Première victoire pour la CIMADE[1] dans la deuxième bataille du marché des centres de rétention : le tribunal administratif de Paris vient d'enjoindre au ministre du pipeau et du drapeau de ne pas signer les attributions des lots le temps pour le juge administratif d'examiner la légalité de cette passation de marché.
La loi impose en effet la présence dans les centres de rétention d'intervenants extérieurs pour assurer, de manière impartiale, l'information des étrangers sur leurs droits et le cas échéant leur permettre de former les recours auxquels ils ont droit, et surveiller les conditions de rétention. Jusqu'à présent, le Comité Inter Mouvements Auprès Des Evacués était la seule association autorisée à intervenir dans les Centres de Rétention. Elle remplissait ce rôle sans qu'aucun reproche ne puisse lui être fait : les permanences sont tenues, les bénévoles sont compétents et disponibles et ils sont souvent les intermédiaires des avocats pour la transmission des documents. Et son rapport annuel dénonçait régulièrement la situation déplorable dans les Centres de Rétention.
Face à cela, le Gouvernement pouvait débloquer les moyens pour faire des Centres de rétention des lieux conformes aux valeurs de la République, ou faire taire la CIMADE. C'est naturellement cette deuxième option qui a été choisie, et le M3I a décidé de diviser le marché des Centres de Rétention en huit lots et de les soumettre à un appel d'offres, selon le principe du diviser pour régner. Le premier marché a été annulé en octobre dernier par un référé exercé par ces gros nuls du GISTI, et le nouveau ministre a repris le dossier et fait un nouvel appel d'offres.

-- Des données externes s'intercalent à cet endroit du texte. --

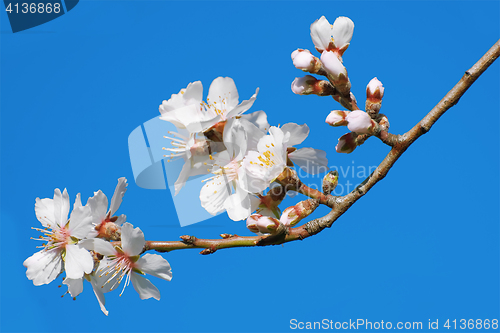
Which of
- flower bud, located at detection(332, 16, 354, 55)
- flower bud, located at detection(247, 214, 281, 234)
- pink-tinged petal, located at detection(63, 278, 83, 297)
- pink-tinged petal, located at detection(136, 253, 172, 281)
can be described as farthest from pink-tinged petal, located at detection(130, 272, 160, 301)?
flower bud, located at detection(332, 16, 354, 55)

Qui a abouti à l'annonce de la répartition des huit lots entre la CIMADE (Lot 1 : Bordeaux, Nantes, Rennes, Toulouse et Hendaye ; Lot 4 : Nîmes, Perpignan et Sète ; et Lot 6 : Mesnil-Amelot 1, 2 et 3, c'est-à-dire tout Roissy), l'Ordre de Malte (Lot 2 : Lille 1 et 2, Metz, Geispolsheim), le Forum Réfugié (Lot 3 : Lyon, Marseille et Nice), France Terre d'Asile (Lot 7 : Palaiseau, Plaisir, Coquelles et Rouen-Oissel), l'Association Service Social FAmilial Migrants (Lot 8 : Bobigny et Paris) et pour l'Outre-Mer (Lot 5, un des plus délicats, voyez ceci pour mémoire — la 2e vidéo), le Collectif Respect.

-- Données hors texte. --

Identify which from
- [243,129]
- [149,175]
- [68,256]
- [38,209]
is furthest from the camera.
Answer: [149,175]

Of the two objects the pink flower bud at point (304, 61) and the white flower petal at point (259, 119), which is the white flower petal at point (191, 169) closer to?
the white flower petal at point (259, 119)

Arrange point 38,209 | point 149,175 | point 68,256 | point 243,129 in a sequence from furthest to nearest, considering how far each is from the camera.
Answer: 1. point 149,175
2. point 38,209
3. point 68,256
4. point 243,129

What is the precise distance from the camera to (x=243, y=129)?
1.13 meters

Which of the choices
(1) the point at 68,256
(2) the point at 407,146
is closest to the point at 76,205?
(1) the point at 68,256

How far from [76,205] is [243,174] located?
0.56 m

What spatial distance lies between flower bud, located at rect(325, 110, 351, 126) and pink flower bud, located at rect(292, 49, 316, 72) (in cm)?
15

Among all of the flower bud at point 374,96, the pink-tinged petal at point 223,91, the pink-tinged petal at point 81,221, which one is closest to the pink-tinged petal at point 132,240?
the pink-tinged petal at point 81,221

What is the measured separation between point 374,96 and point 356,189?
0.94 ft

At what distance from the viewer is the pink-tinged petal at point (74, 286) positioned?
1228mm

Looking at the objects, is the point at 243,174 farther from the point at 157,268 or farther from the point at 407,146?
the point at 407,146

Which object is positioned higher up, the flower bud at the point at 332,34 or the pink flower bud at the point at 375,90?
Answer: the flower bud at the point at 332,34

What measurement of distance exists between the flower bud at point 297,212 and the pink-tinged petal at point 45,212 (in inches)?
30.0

C'est sur ce dernier point que le bât blesse le plus. Le Collectif Respect, personne n'en avait jamais entendu parler. Leur site est pour le moins indigent, leur devise ambiguë (“ Respect à ceux qui, par la force de l'intelligence, refusent l'esclavage de la violence”), et une rapide recherche a permis de découvrir que ce collectif a été créé et présidé jusqu'en janvier 2008 par un membre de l'UMP, chargé de mission du ministère de l’Immigration qui représenté le ministère comme expert dans deux colloques internationaux en 2008. L'actuelle coordinatrice figurait sur la liste conduite par François Copé aux régionales de 2004 en Île de France. Ajoutons à cela l'absence totale de transparence de l'association (la coordinatrice ne sait même pas si le Collectif Respect emploie des salariés, les comptes ne sont pas publiés). Voyez le billet accablant de Serge Slama sur son blog (full disclosure : Serge Slama est membre du GISTI). Quand même. Le ministère du pipeau aurait pu faire un effort pour que ça ne se voit pas trop, quand même.

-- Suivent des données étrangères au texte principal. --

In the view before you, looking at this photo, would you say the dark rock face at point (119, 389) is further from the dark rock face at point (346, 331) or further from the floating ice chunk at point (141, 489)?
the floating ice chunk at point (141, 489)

Bref, ce nouveau marché public semble aussi mal engagé que le précédent ; en tout cas le juge administratif a décidé de prendre le temps de regarder ça de plus près. Je vous tiens au courant.
Notes
[1] On devrait dire LE CIMADE puisqu'il s'agit du Comité Inter Mouvement Auprès Des Évacués, mais la sonorité de l'acronyme a fait que l'usage est d'utiliser le féminin, en sous entendant “l'association CIMADE”.